** TASK REQUIREMENTS **
Starting with the line that contains "How far is the blooming" and going on through the end of the records, present each nonblank line as a row in a Markdown table with the columns Row and Line.

Spatial question records
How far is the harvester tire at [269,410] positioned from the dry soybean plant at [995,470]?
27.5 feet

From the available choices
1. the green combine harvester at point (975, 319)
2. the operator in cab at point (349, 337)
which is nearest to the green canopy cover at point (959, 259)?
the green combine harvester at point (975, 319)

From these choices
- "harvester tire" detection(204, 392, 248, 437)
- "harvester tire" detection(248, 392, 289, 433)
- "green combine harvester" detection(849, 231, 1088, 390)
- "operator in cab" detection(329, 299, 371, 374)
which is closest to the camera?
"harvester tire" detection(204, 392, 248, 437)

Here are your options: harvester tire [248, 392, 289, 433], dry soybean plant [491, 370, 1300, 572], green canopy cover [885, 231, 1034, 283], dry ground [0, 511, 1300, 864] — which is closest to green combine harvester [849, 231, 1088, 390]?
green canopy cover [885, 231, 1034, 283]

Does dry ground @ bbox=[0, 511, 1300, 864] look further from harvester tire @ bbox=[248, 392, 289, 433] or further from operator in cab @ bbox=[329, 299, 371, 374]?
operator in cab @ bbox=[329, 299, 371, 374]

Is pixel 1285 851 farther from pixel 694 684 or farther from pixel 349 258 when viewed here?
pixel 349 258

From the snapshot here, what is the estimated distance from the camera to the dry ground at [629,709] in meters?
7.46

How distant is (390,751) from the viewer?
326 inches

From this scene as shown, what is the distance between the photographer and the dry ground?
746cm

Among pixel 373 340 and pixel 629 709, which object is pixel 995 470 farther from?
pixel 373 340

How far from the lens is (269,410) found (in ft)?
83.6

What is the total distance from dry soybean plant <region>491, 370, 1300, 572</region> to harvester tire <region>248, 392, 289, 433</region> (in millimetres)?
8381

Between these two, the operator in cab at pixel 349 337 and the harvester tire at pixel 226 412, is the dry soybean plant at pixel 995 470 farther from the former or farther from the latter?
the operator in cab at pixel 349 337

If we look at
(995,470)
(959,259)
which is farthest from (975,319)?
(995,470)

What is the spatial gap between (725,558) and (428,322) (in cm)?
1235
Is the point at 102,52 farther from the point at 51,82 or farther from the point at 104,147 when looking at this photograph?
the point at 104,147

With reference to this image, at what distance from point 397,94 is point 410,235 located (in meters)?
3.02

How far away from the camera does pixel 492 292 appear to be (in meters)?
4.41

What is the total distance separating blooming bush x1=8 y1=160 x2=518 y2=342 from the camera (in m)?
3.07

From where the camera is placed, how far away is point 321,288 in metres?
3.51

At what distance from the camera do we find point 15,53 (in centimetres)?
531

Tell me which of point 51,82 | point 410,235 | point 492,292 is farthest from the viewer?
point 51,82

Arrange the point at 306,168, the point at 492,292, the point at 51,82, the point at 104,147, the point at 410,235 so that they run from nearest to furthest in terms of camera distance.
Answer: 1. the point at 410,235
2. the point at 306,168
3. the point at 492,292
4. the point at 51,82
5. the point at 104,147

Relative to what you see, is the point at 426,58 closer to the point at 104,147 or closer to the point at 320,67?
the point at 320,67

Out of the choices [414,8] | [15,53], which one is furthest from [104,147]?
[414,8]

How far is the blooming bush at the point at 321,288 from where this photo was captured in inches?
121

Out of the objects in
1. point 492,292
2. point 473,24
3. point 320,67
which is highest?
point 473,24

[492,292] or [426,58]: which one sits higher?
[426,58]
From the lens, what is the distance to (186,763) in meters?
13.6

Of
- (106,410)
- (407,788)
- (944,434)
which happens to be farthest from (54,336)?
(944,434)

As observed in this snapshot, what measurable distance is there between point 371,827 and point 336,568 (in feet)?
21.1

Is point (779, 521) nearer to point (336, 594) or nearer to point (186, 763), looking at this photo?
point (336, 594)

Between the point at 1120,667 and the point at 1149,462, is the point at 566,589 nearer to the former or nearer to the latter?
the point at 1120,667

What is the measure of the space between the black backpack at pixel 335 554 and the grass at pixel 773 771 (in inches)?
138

** THE ANSWER **
| Row | Line |
|---|---|
| 1 | How far is the blooming bush at the point at 321,288 from where this photo was captured in inches? |
| 2 | 121 |
| 3 | Out of the objects in |
| 4 | 1. point 492,292 |
| 5 | 2. point 473,24 |
| 6 | 3. point 320,67 |
| 7 | which is highest? |
| 8 | point 473,24 |
| 9 | [492,292] or [426,58]: which one sits higher? |
| 10 | [426,58] |
| 11 | From the lens, what is the distance to (186,763) in meters? |
| 12 | 13.6 |
| 13 | Of |
| 14 | - (106,410) |
| 15 | - (407,788) |
| 16 | - (944,434) |
| 17 | which happens to be farthest from (54,336)? |
| 18 | (944,434) |
| 19 | As observed in this snapshot, what measurable distance is there between point 371,827 and point 336,568 (in feet)? |
| 20 | 21.1 |
| 21 | Is point (779, 521) nearer to point (336, 594) or nearer to point (186, 763), looking at this photo? |
| 22 | point (336, 594) |
| 23 | Between the point at 1120,667 and the point at 1149,462, is the point at 566,589 nearer to the former or nearer to the latter? |
| 24 | the point at 1120,667 |
| 25 | What is the measure of the space between the black backpack at pixel 335 554 and the grass at pixel 773 771 (in inches)? |
| 26 | 138 |